◆ Page:
==========

EngineeringSeptember 14, 2021

What is data integrity and why does it matter for customer data?

Integrity is a good quality. Just like you want the people around you to have integrity, you also want the data on which you base strategic decisions to be of high integrity as well. That sounds good, but what does it mean for data to have integrity, and why is this so important? In this post, we’ll explore this broad and nuanced concept, define what it means in the context of customer data, and learn a strategy to ensure your customer data maintains high integrity throughout its lifecycle.

Think of someone you know who has integrity. What qualities about this person come to mind? Maybe they always follow-up on promises. When they say they’re going to do something, you can rest easy knowing they’ll come through. Maybe they’re always there for you in times of crisis, delivering the rational, clear-headed advice you need, providing a sounding board for your every last thought. Or maybe you’re not thinking of a person at all, but an object––your old Toyota Camry, perhaps, which despite having over 200,000 miles, still starts up when you turn the key and gets you where you need to go. 

In the context of data, integrity basically has the same meaning. Data with integrity is always there for you when you (API) call on it. It gives you exactly the information you need and expect, and you can be sure that what it’s telling you is accurate and thorough.

What is data integrity?

Data integrity is the degree to which data and data sets maintain accuracy, completeness, and consistency throughout their entire lifecycle. At the point of data collection, data integrity entails capturing data in a way that precisely matches the details of its plan. During storage, the term means avoiding changes to the data (either unintended or malicious) that may compromise its accuracy and reliability, especially as this data is moved between systems and environments. In retrieval, data integrity is again a measure of how accurately and completely the data adheres to the state it was in at the time of collection. 

Within the umbrella of data integrity, there are two subcategories that are used to discuss integrity as it relates to specific characteristics of data:

Logical integrity

This means that data retains its accuracy and completeness even as it is used in different contexts. Ensuring logical integrity often relies on imposing constraints on the structure and representation of data that carry across systems and applications. Suppose, for example, a website of a peer-to-peer marketplace collects the price for which a user would like to list an item. The database that collects this information expects to receive this datapoint as an integer, but there is no constraint on the input enforcing this data type. On the off chance a user types in a price as a string (which would certainly be unusual but is not impossible), this data would have no meaning in the system that receives it, and would therefore be useless, and lack logical integrity. 

Physical integrity

When we think about the ephemeral digital world in which data lives, it’s easy to forget about the physics that allow it to exist. Data is just 1s and 0s that need to live in a physical space in memory, and getting all those 1s and 0s in and out of their home requires wondrous forces of nature like electromagnetism. For data to have physical integrity means that its home is intact, and that it hasn’t been damaged as a result of degradation to its habitat. Such assaults can come in the form of power outages, surges, weather and climate disasters, material failure, and much more. Redundancy––that is, storing data in multiple locations––is one of the most common strategies to mitigate the risk of physical integrity failures.

Why does data integrity matter for customer data?

Data integrity applies to all types of data collected across every use case. When narrowing the scope of the “data” you’re concerned with, however, the term can carry some specific connotations. Here, we’ll focus specifically on the reasons why data integrity is critically important in the context of customer data.

==========

(Entries excerpted from a collection)
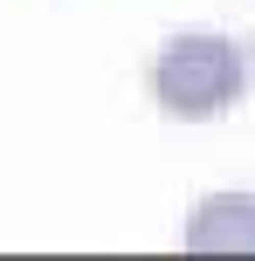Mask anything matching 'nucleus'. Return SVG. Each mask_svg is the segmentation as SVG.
Returning <instances> with one entry per match:
<instances>
[{"label": "nucleus", "instance_id": "1", "mask_svg": "<svg viewBox=\"0 0 255 261\" xmlns=\"http://www.w3.org/2000/svg\"><path fill=\"white\" fill-rule=\"evenodd\" d=\"M248 90V55L214 28H179L152 55V103L173 124H214L242 103Z\"/></svg>", "mask_w": 255, "mask_h": 261}, {"label": "nucleus", "instance_id": "2", "mask_svg": "<svg viewBox=\"0 0 255 261\" xmlns=\"http://www.w3.org/2000/svg\"><path fill=\"white\" fill-rule=\"evenodd\" d=\"M193 254H255V193H207L187 213Z\"/></svg>", "mask_w": 255, "mask_h": 261}, {"label": "nucleus", "instance_id": "3", "mask_svg": "<svg viewBox=\"0 0 255 261\" xmlns=\"http://www.w3.org/2000/svg\"><path fill=\"white\" fill-rule=\"evenodd\" d=\"M248 76H255V41H248Z\"/></svg>", "mask_w": 255, "mask_h": 261}]
</instances>
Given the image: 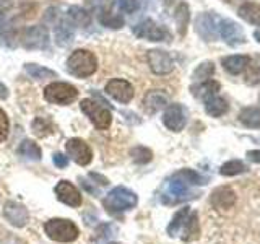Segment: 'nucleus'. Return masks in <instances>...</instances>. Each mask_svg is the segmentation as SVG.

==========

◆ Work instructions:
Answer these questions about the data integrity post:
(a) Which three qualities does the definition say data must maintain throughout its lifecycle?
(b) In the peer-to-peer marketplace case, what data type does the database expect to receive for an item's price?
(c) What strategy is named as one of the most common ways to mitigate the risk of physical integrity failures?

◆ Finished task:
(a) Accuracy, completeness, and consistency.
(b) An integer.
(c) Redundancy, which means storing data in multiple locations.